77. Auch wenn die europäische Bürgerschaft eine vorrangige Beachtung der rechtlichen Situation des Einzelnen erfordert, ist offensichtlich, dass die österreichische Entscheidung, obwohl keine Grundrechte auf dem Spiel stehen, schwerlich eine gemeinschaftsrechtliche Verhältnismäßigkeitsprüfung überstände.(60) Deshalb ist aufgrund von Art. 39 EG sowie von Art. 18 EG eine Maßnahme wie die angefochtene, der zufolge der Empfänger einer Sozialleistung unterschiedlich behandelt wird, je nachdem, wo sich sein Wohnort befindet, mit dem Gemeinschaftsrecht unvereinbar.

2. Die Voraussetzungen für die Zugehörigkeit zur politischen Gemeinschaft

78. Herr Petersen ist ein deutscher Staatsangehöriger, der einen großen Teil seines Berufslebens in Österreich verbracht hat. Nachdem er mehrere Jahre rechtmäßig in diesem Land gewohnt hatte, kehrte er in sein Geburtsland zurück und hatte zuvor bei den österreichischen Behörden eine Leistung wegen Invalidität und einen Vorschuss hierauf beantragt. Es steht außer Zweifel, dass der Kläger unmittelbar mit dem österreichischen Staat verbunden ist, selbst wenn es nur dadurch ist, dass er an die österreichische Arbeitsverwaltung Sozialversicherungsbeiträge bis zur Erfüllung der gesetzlichen Anwartschaft entrichtet hat.
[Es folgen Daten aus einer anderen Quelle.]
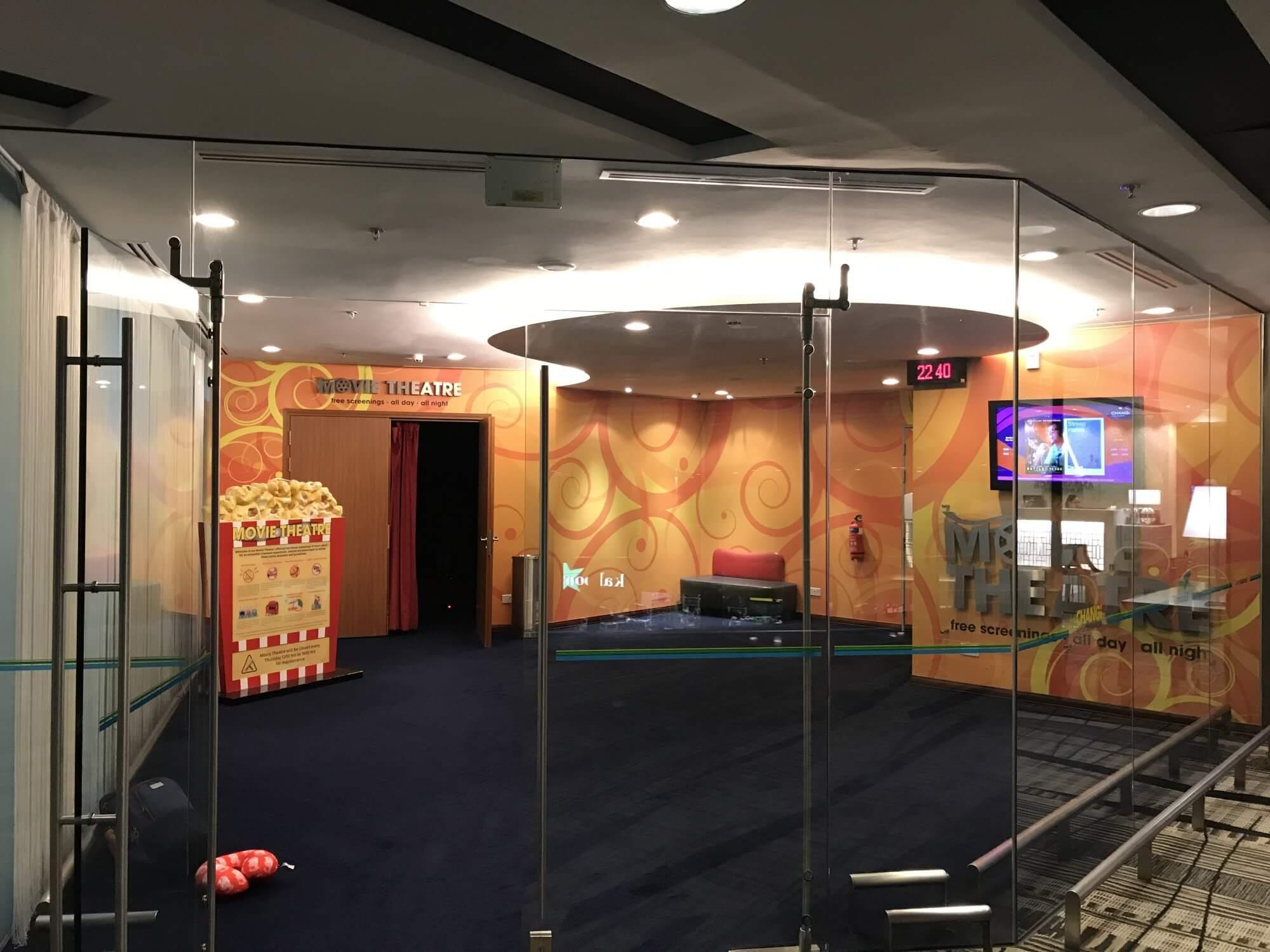 Kino am Changi Airport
Die Verbindung von Herrn Petersen mit Österreich spricht für sich selbst, insbesondere hinsichtlich der Bewertung der Art der Leistung, die ihm verweigert wird.

79. Sollte der Gerichtshof dazu neigen, den Vorschuss als eine Leistung wegen Invalidität einzuordnen, so wäre er damit konfrontiert, dass die Verordnung Nr. 1408/71 ein Ruhen oder eine Änderung dieser Art von Sozialleistungen wegen des Wohnorts ausschließt.(61) Diese Beschränkung macht Sinn, denn sie soll die Freizügigkeit derjenigen ausbauen, die ihr Arbeitsleben beendet haben und sich entschließen, in einem anderen Mitgliedstaat zu leben, sei es aus klimatischen, familiären oder gefühlsmäßigen Gründen.

80. Sollte der Gerichtshof hingegen die Annahme bevorzugen, dass Herr Petersen eine Leistung wegen Arbeitslosigkeit erhält, dann darf nicht vergessen werden, dass der Vorschuss eine Vorstufe für den Erhalt einer Leistung wegen Invalidität ist, der, wenn diese nicht gewährt wird, die Unterstützung in eine Leistung wegen Arbeitslosigkeit umwandelt, vorausgesetzt, der Betreffende erfüllt die Erfordernisse der Art. 69 bis 71 der Verordnung Nr. 1408/71, sofern er den Wohnort wechselt. Dessen ungeachtet liegt eines dieser Erfordernisse darin begründet, dass „im Hinblick auf die vorliegenden Umstände mit der Zuerkennung der Leistungen [wegen Invalidität] zu rechnen ist“.(62) Demzufolge darf Herr Petersen, ohne der Kontrolle durch die Arbeitsverwaltung zu unterliegen, in Deutschland für einen bestimmten Zeitraum, nämlich für die Dauer des Verfahrens für die Gewährung der Leistung wegen Invalidität, wohnen.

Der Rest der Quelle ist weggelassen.